Quantos professores, após 10 anos, continuam a ser levados por esta montanha-russa de emoções, que contrapõem o amor a um trabalho à falta de perspectivas de estabilidade? Sei que a maioria dos meus amigos da faculdade, de onde saí há 11 anos, não foram colocados, e os poucos que foram ou têm horário incompleto ou estão nas ilhas. Os meus amigos têm duas mãos cheias de anos de ansiedade, incerteza, deslocações diárias, frustração e cada vez menos perspectivas de contribuir para um ensino de maior qualidade. Sim, porque todos sabem que, nos dias de hoje, ter 35 alunos numa turma impede o funcionamento produtivo de uma aula e o acompanhamento personalizado exigido pelos desafios do mundo de agora. Um mundo diferente de há 20 anos atrás, quando eu andava na escola, e quando um murro na mesa ou uma chamada de atenção mais enérgica do professor nos punha todos em sentido; e quando o professor era a fonte primária de conhecimento e não havia telemóveis ou internet a competirem pela minha atenção.

Já nos tempos de faculdade, quem estudava para ser professor sabia que, no início da carreira, andaríamos a saltitar de um lado para o outro, até vincular a uma região. Aos 20 e poucos anos até é uma experiência gira, conhece-se um bocadinho mais de Portugal, conhece-se melhor o sistema e escolhe-se depois a região de preferência para ficar. Mas 10 anos é quase um terço da carreira, não é o início. E os professores são os únicos trabalhadores neste país (excepto os recibos verdes e os bolseiros de investigação, que me lembre) que não estão sujeitos à regra dos 3 anos de contrato, após os quais seriam integrados na “empresa” ou dispensados. Não. Os professores podem estar continuamente a contrato e podem ser dispensados após 15 ou 20 anos de serviço, mesmo que esse serviço tenha sido muito bom. A discrepância de critérios não se fica por aqui; a implementação de um exame para entrada na profissão, um princípio que me parece aceitável seguindo o exemplo de Itália (onde quem quer entrar no ensino faz um exame no primeiro ano), é exemplo disso. Parece que os professores em Portugal se esquecem do que aprenderam de um ano para o outro e não ganham experiência com o tempo de serviço, já que terão que repetir o exame todos os anos. Por acaso os advogados ou os técnicos oficiais de contas em Portugal repetem o exame de entrada na respectiva Ordem depois de aprovados? Obviamente que não, porque simplesmente não faz o mínimo sentido.

#### [MATERIAL APRESENTADO]
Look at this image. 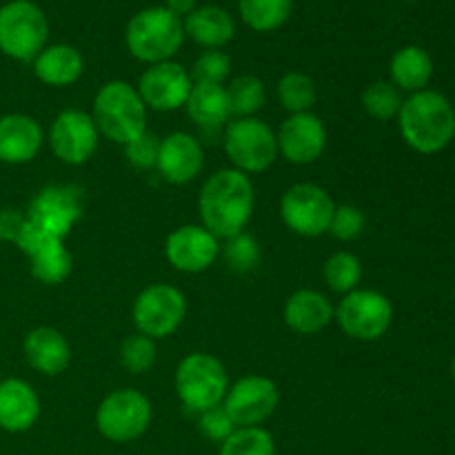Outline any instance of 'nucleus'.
Masks as SVG:
<instances>
[{
  "label": "nucleus",
  "mask_w": 455,
  "mask_h": 455,
  "mask_svg": "<svg viewBox=\"0 0 455 455\" xmlns=\"http://www.w3.org/2000/svg\"><path fill=\"white\" fill-rule=\"evenodd\" d=\"M176 394L189 411L204 413L220 407L229 391L227 369L216 355L196 351L185 355L176 369Z\"/></svg>",
  "instance_id": "5"
},
{
  "label": "nucleus",
  "mask_w": 455,
  "mask_h": 455,
  "mask_svg": "<svg viewBox=\"0 0 455 455\" xmlns=\"http://www.w3.org/2000/svg\"><path fill=\"white\" fill-rule=\"evenodd\" d=\"M363 109L376 120L398 118L403 109V92L391 80H376L363 92Z\"/></svg>",
  "instance_id": "31"
},
{
  "label": "nucleus",
  "mask_w": 455,
  "mask_h": 455,
  "mask_svg": "<svg viewBox=\"0 0 455 455\" xmlns=\"http://www.w3.org/2000/svg\"><path fill=\"white\" fill-rule=\"evenodd\" d=\"M280 403V391L271 378L244 376L229 385L222 407L235 427H260L274 416Z\"/></svg>",
  "instance_id": "13"
},
{
  "label": "nucleus",
  "mask_w": 455,
  "mask_h": 455,
  "mask_svg": "<svg viewBox=\"0 0 455 455\" xmlns=\"http://www.w3.org/2000/svg\"><path fill=\"white\" fill-rule=\"evenodd\" d=\"M191 87H194V80L189 71L178 62L167 60L147 67L136 89L147 109L176 111L187 105Z\"/></svg>",
  "instance_id": "15"
},
{
  "label": "nucleus",
  "mask_w": 455,
  "mask_h": 455,
  "mask_svg": "<svg viewBox=\"0 0 455 455\" xmlns=\"http://www.w3.org/2000/svg\"><path fill=\"white\" fill-rule=\"evenodd\" d=\"M27 258H29L31 275L43 284L65 283L74 267V258L65 247V240H49Z\"/></svg>",
  "instance_id": "27"
},
{
  "label": "nucleus",
  "mask_w": 455,
  "mask_h": 455,
  "mask_svg": "<svg viewBox=\"0 0 455 455\" xmlns=\"http://www.w3.org/2000/svg\"><path fill=\"white\" fill-rule=\"evenodd\" d=\"M49 20L31 0H12L0 7V52L20 62L34 58L47 47Z\"/></svg>",
  "instance_id": "6"
},
{
  "label": "nucleus",
  "mask_w": 455,
  "mask_h": 455,
  "mask_svg": "<svg viewBox=\"0 0 455 455\" xmlns=\"http://www.w3.org/2000/svg\"><path fill=\"white\" fill-rule=\"evenodd\" d=\"M182 27H185V36H189L204 49H222L227 43H231L235 34L234 18L225 9L213 7V4L196 7L189 16H185Z\"/></svg>",
  "instance_id": "24"
},
{
  "label": "nucleus",
  "mask_w": 455,
  "mask_h": 455,
  "mask_svg": "<svg viewBox=\"0 0 455 455\" xmlns=\"http://www.w3.org/2000/svg\"><path fill=\"white\" fill-rule=\"evenodd\" d=\"M240 18L253 31H275L289 20L293 0H238Z\"/></svg>",
  "instance_id": "28"
},
{
  "label": "nucleus",
  "mask_w": 455,
  "mask_h": 455,
  "mask_svg": "<svg viewBox=\"0 0 455 455\" xmlns=\"http://www.w3.org/2000/svg\"><path fill=\"white\" fill-rule=\"evenodd\" d=\"M278 156L291 164H311L324 154L327 127L315 114H293L275 132Z\"/></svg>",
  "instance_id": "17"
},
{
  "label": "nucleus",
  "mask_w": 455,
  "mask_h": 455,
  "mask_svg": "<svg viewBox=\"0 0 455 455\" xmlns=\"http://www.w3.org/2000/svg\"><path fill=\"white\" fill-rule=\"evenodd\" d=\"M164 256L182 274H200L220 256V240L203 225H182L167 235Z\"/></svg>",
  "instance_id": "16"
},
{
  "label": "nucleus",
  "mask_w": 455,
  "mask_h": 455,
  "mask_svg": "<svg viewBox=\"0 0 455 455\" xmlns=\"http://www.w3.org/2000/svg\"><path fill=\"white\" fill-rule=\"evenodd\" d=\"M256 209V191L247 173L220 169L204 180L198 196L200 225L218 240H229L247 229Z\"/></svg>",
  "instance_id": "1"
},
{
  "label": "nucleus",
  "mask_w": 455,
  "mask_h": 455,
  "mask_svg": "<svg viewBox=\"0 0 455 455\" xmlns=\"http://www.w3.org/2000/svg\"><path fill=\"white\" fill-rule=\"evenodd\" d=\"M25 216L27 222L44 235L65 240L83 218V189L76 185L44 187L31 198Z\"/></svg>",
  "instance_id": "12"
},
{
  "label": "nucleus",
  "mask_w": 455,
  "mask_h": 455,
  "mask_svg": "<svg viewBox=\"0 0 455 455\" xmlns=\"http://www.w3.org/2000/svg\"><path fill=\"white\" fill-rule=\"evenodd\" d=\"M391 83L400 89V92L418 93L427 89L434 76V60H431L429 52L418 44H409V47L398 49L391 58L389 65Z\"/></svg>",
  "instance_id": "26"
},
{
  "label": "nucleus",
  "mask_w": 455,
  "mask_h": 455,
  "mask_svg": "<svg viewBox=\"0 0 455 455\" xmlns=\"http://www.w3.org/2000/svg\"><path fill=\"white\" fill-rule=\"evenodd\" d=\"M40 418V398L29 382L20 378L0 380V429L22 434Z\"/></svg>",
  "instance_id": "20"
},
{
  "label": "nucleus",
  "mask_w": 455,
  "mask_h": 455,
  "mask_svg": "<svg viewBox=\"0 0 455 455\" xmlns=\"http://www.w3.org/2000/svg\"><path fill=\"white\" fill-rule=\"evenodd\" d=\"M27 364L43 376H60L71 363L67 338L53 327H36L22 342Z\"/></svg>",
  "instance_id": "21"
},
{
  "label": "nucleus",
  "mask_w": 455,
  "mask_h": 455,
  "mask_svg": "<svg viewBox=\"0 0 455 455\" xmlns=\"http://www.w3.org/2000/svg\"><path fill=\"white\" fill-rule=\"evenodd\" d=\"M218 455H275V443L262 427H238L220 444Z\"/></svg>",
  "instance_id": "33"
},
{
  "label": "nucleus",
  "mask_w": 455,
  "mask_h": 455,
  "mask_svg": "<svg viewBox=\"0 0 455 455\" xmlns=\"http://www.w3.org/2000/svg\"><path fill=\"white\" fill-rule=\"evenodd\" d=\"M333 318L349 338L373 342L389 331L394 323V305L376 289H354L336 307Z\"/></svg>",
  "instance_id": "9"
},
{
  "label": "nucleus",
  "mask_w": 455,
  "mask_h": 455,
  "mask_svg": "<svg viewBox=\"0 0 455 455\" xmlns=\"http://www.w3.org/2000/svg\"><path fill=\"white\" fill-rule=\"evenodd\" d=\"M43 127L36 118L27 114L0 116V163H31L43 149Z\"/></svg>",
  "instance_id": "19"
},
{
  "label": "nucleus",
  "mask_w": 455,
  "mask_h": 455,
  "mask_svg": "<svg viewBox=\"0 0 455 455\" xmlns=\"http://www.w3.org/2000/svg\"><path fill=\"white\" fill-rule=\"evenodd\" d=\"M360 280H363V265H360L358 256L351 251H338L324 262V283L329 289L336 293L347 296L349 291L358 289Z\"/></svg>",
  "instance_id": "32"
},
{
  "label": "nucleus",
  "mask_w": 455,
  "mask_h": 455,
  "mask_svg": "<svg viewBox=\"0 0 455 455\" xmlns=\"http://www.w3.org/2000/svg\"><path fill=\"white\" fill-rule=\"evenodd\" d=\"M84 71V58L71 44H47L34 58V74L49 87H69L78 83Z\"/></svg>",
  "instance_id": "23"
},
{
  "label": "nucleus",
  "mask_w": 455,
  "mask_h": 455,
  "mask_svg": "<svg viewBox=\"0 0 455 455\" xmlns=\"http://www.w3.org/2000/svg\"><path fill=\"white\" fill-rule=\"evenodd\" d=\"M315 83L302 71H289L278 83V100L289 116L307 114L315 105Z\"/></svg>",
  "instance_id": "30"
},
{
  "label": "nucleus",
  "mask_w": 455,
  "mask_h": 455,
  "mask_svg": "<svg viewBox=\"0 0 455 455\" xmlns=\"http://www.w3.org/2000/svg\"><path fill=\"white\" fill-rule=\"evenodd\" d=\"M336 203L327 189L314 182H298L289 187L280 200V218L293 234L302 238H318L329 234Z\"/></svg>",
  "instance_id": "10"
},
{
  "label": "nucleus",
  "mask_w": 455,
  "mask_h": 455,
  "mask_svg": "<svg viewBox=\"0 0 455 455\" xmlns=\"http://www.w3.org/2000/svg\"><path fill=\"white\" fill-rule=\"evenodd\" d=\"M453 380H455V358H453Z\"/></svg>",
  "instance_id": "42"
},
{
  "label": "nucleus",
  "mask_w": 455,
  "mask_h": 455,
  "mask_svg": "<svg viewBox=\"0 0 455 455\" xmlns=\"http://www.w3.org/2000/svg\"><path fill=\"white\" fill-rule=\"evenodd\" d=\"M204 151L196 136L187 132H173L160 138V151L156 169L172 185H187L203 173Z\"/></svg>",
  "instance_id": "18"
},
{
  "label": "nucleus",
  "mask_w": 455,
  "mask_h": 455,
  "mask_svg": "<svg viewBox=\"0 0 455 455\" xmlns=\"http://www.w3.org/2000/svg\"><path fill=\"white\" fill-rule=\"evenodd\" d=\"M403 140L418 154H440L455 138V109L447 96L434 89L411 93L398 114Z\"/></svg>",
  "instance_id": "2"
},
{
  "label": "nucleus",
  "mask_w": 455,
  "mask_h": 455,
  "mask_svg": "<svg viewBox=\"0 0 455 455\" xmlns=\"http://www.w3.org/2000/svg\"><path fill=\"white\" fill-rule=\"evenodd\" d=\"M100 132L92 114L78 109H65L56 116L49 129V145L60 163L78 167L84 164L98 149Z\"/></svg>",
  "instance_id": "14"
},
{
  "label": "nucleus",
  "mask_w": 455,
  "mask_h": 455,
  "mask_svg": "<svg viewBox=\"0 0 455 455\" xmlns=\"http://www.w3.org/2000/svg\"><path fill=\"white\" fill-rule=\"evenodd\" d=\"M231 74V58L220 49H207L198 60L194 62L191 69V80L194 83L207 84H225V80Z\"/></svg>",
  "instance_id": "36"
},
{
  "label": "nucleus",
  "mask_w": 455,
  "mask_h": 455,
  "mask_svg": "<svg viewBox=\"0 0 455 455\" xmlns=\"http://www.w3.org/2000/svg\"><path fill=\"white\" fill-rule=\"evenodd\" d=\"M227 158L234 169L243 173H262L278 160V140L275 132L256 118H231L222 133Z\"/></svg>",
  "instance_id": "7"
},
{
  "label": "nucleus",
  "mask_w": 455,
  "mask_h": 455,
  "mask_svg": "<svg viewBox=\"0 0 455 455\" xmlns=\"http://www.w3.org/2000/svg\"><path fill=\"white\" fill-rule=\"evenodd\" d=\"M225 89L231 118H251L265 107V83L258 76H238Z\"/></svg>",
  "instance_id": "29"
},
{
  "label": "nucleus",
  "mask_w": 455,
  "mask_h": 455,
  "mask_svg": "<svg viewBox=\"0 0 455 455\" xmlns=\"http://www.w3.org/2000/svg\"><path fill=\"white\" fill-rule=\"evenodd\" d=\"M127 49L136 60L147 65L167 62L180 52L185 43L182 18L167 7H147L129 20L124 31Z\"/></svg>",
  "instance_id": "4"
},
{
  "label": "nucleus",
  "mask_w": 455,
  "mask_h": 455,
  "mask_svg": "<svg viewBox=\"0 0 455 455\" xmlns=\"http://www.w3.org/2000/svg\"><path fill=\"white\" fill-rule=\"evenodd\" d=\"M185 109L189 118L203 129H220L231 120L225 84L194 83Z\"/></svg>",
  "instance_id": "25"
},
{
  "label": "nucleus",
  "mask_w": 455,
  "mask_h": 455,
  "mask_svg": "<svg viewBox=\"0 0 455 455\" xmlns=\"http://www.w3.org/2000/svg\"><path fill=\"white\" fill-rule=\"evenodd\" d=\"M200 434L204 435L207 440H212V443H225L227 438H229L231 434H234L238 427L234 425V420L229 418V413L225 411V407H213L209 409V411L200 413Z\"/></svg>",
  "instance_id": "39"
},
{
  "label": "nucleus",
  "mask_w": 455,
  "mask_h": 455,
  "mask_svg": "<svg viewBox=\"0 0 455 455\" xmlns=\"http://www.w3.org/2000/svg\"><path fill=\"white\" fill-rule=\"evenodd\" d=\"M149 398L138 389H116L98 404L96 427L109 443H133L151 425Z\"/></svg>",
  "instance_id": "8"
},
{
  "label": "nucleus",
  "mask_w": 455,
  "mask_h": 455,
  "mask_svg": "<svg viewBox=\"0 0 455 455\" xmlns=\"http://www.w3.org/2000/svg\"><path fill=\"white\" fill-rule=\"evenodd\" d=\"M222 256H225V262L229 265L231 271H235V274H249V271H253L258 267L262 251L258 240L251 234H247V231H243V234L227 240L225 249H222Z\"/></svg>",
  "instance_id": "35"
},
{
  "label": "nucleus",
  "mask_w": 455,
  "mask_h": 455,
  "mask_svg": "<svg viewBox=\"0 0 455 455\" xmlns=\"http://www.w3.org/2000/svg\"><path fill=\"white\" fill-rule=\"evenodd\" d=\"M158 151H160V138L156 136V133H151L149 129L124 145V154H127L129 164L140 169V172H147V169L156 167V163H158Z\"/></svg>",
  "instance_id": "38"
},
{
  "label": "nucleus",
  "mask_w": 455,
  "mask_h": 455,
  "mask_svg": "<svg viewBox=\"0 0 455 455\" xmlns=\"http://www.w3.org/2000/svg\"><path fill=\"white\" fill-rule=\"evenodd\" d=\"M93 123L100 136L116 145H127L147 132V107L133 84L111 80L93 98Z\"/></svg>",
  "instance_id": "3"
},
{
  "label": "nucleus",
  "mask_w": 455,
  "mask_h": 455,
  "mask_svg": "<svg viewBox=\"0 0 455 455\" xmlns=\"http://www.w3.org/2000/svg\"><path fill=\"white\" fill-rule=\"evenodd\" d=\"M164 7H167L172 13H176L178 18L189 16V13L196 9V0H167Z\"/></svg>",
  "instance_id": "41"
},
{
  "label": "nucleus",
  "mask_w": 455,
  "mask_h": 455,
  "mask_svg": "<svg viewBox=\"0 0 455 455\" xmlns=\"http://www.w3.org/2000/svg\"><path fill=\"white\" fill-rule=\"evenodd\" d=\"M336 309L324 293L315 289H300L284 302V323L300 336H314L331 324Z\"/></svg>",
  "instance_id": "22"
},
{
  "label": "nucleus",
  "mask_w": 455,
  "mask_h": 455,
  "mask_svg": "<svg viewBox=\"0 0 455 455\" xmlns=\"http://www.w3.org/2000/svg\"><path fill=\"white\" fill-rule=\"evenodd\" d=\"M364 225H367V216L363 213V209L354 207V204H342L333 212L329 234L336 240H342V243H351V240L363 234Z\"/></svg>",
  "instance_id": "37"
},
{
  "label": "nucleus",
  "mask_w": 455,
  "mask_h": 455,
  "mask_svg": "<svg viewBox=\"0 0 455 455\" xmlns=\"http://www.w3.org/2000/svg\"><path fill=\"white\" fill-rule=\"evenodd\" d=\"M27 216L18 209H0V243H13L20 238L22 229H25Z\"/></svg>",
  "instance_id": "40"
},
{
  "label": "nucleus",
  "mask_w": 455,
  "mask_h": 455,
  "mask_svg": "<svg viewBox=\"0 0 455 455\" xmlns=\"http://www.w3.org/2000/svg\"><path fill=\"white\" fill-rule=\"evenodd\" d=\"M118 358L120 364L133 376L147 373L156 364V358H158L156 340H151L149 336H142V333H132V336L120 342Z\"/></svg>",
  "instance_id": "34"
},
{
  "label": "nucleus",
  "mask_w": 455,
  "mask_h": 455,
  "mask_svg": "<svg viewBox=\"0 0 455 455\" xmlns=\"http://www.w3.org/2000/svg\"><path fill=\"white\" fill-rule=\"evenodd\" d=\"M132 315L138 333L149 336L151 340H163L173 336L182 324L187 315V300L173 284H151L138 293Z\"/></svg>",
  "instance_id": "11"
}]
</instances>
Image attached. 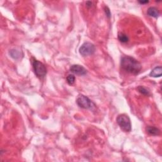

#### [LISTA DE TAREFAS]
#1 Segundo o texto sobre a carreira dos professores, em que país faz um exame no primeiro ano quem quer entrar no ensino?
#2 Com base no texto sobre a carreira dos professores, explique em uma a três frases por que razão 10 anos a contrato já não podem ser considerados o início da carreira.
#3 Prolongue o texto sobre a carreira dos professores a partir do ponto em que termina.

#### [RESULTADOS POR ORDEM]
#1 Em Itália.

#2 Segundo o texto, 10 anos correspondem a quase um terço da carreira de um professor. Por isso já não se trata do início, a fase em que era esperado andar a saltitar de um lado para o outro até vincular a uma região.

#3
A liberdade de poder escolher
Não sou contra a mudança, pelo contrário. Quem me conhece sabe que continuo a ter alma de nómada. A verdade é que já fui para muito mais longe do que me mandaram os concursos de professores em Portugal, já vivi a milhares de quilómetros de distância da minha casa e já mudei de local de trabalho várias vezes. Mas fi-lo sempre porque quis e quando quis. Fui para a Austrália sabendo meses antes para onde ia e em que condições. Mudei-me para Itália meses depois de negociar o dia de início de contrato, para poder finalizar todas as tarefas do trabalho que tinha então. Recusei um trabalho na Comissão Europeia em Bruxelas, e isso não impediu que me oferecessem outro no mês seguinte. É esta possibilidade de escolha, de poder dizer “Sim” com tempo para me preparar para a mudança, ou poder dizer “Não” sem me excluírem da lista, que não existe no ensino público em Portugal.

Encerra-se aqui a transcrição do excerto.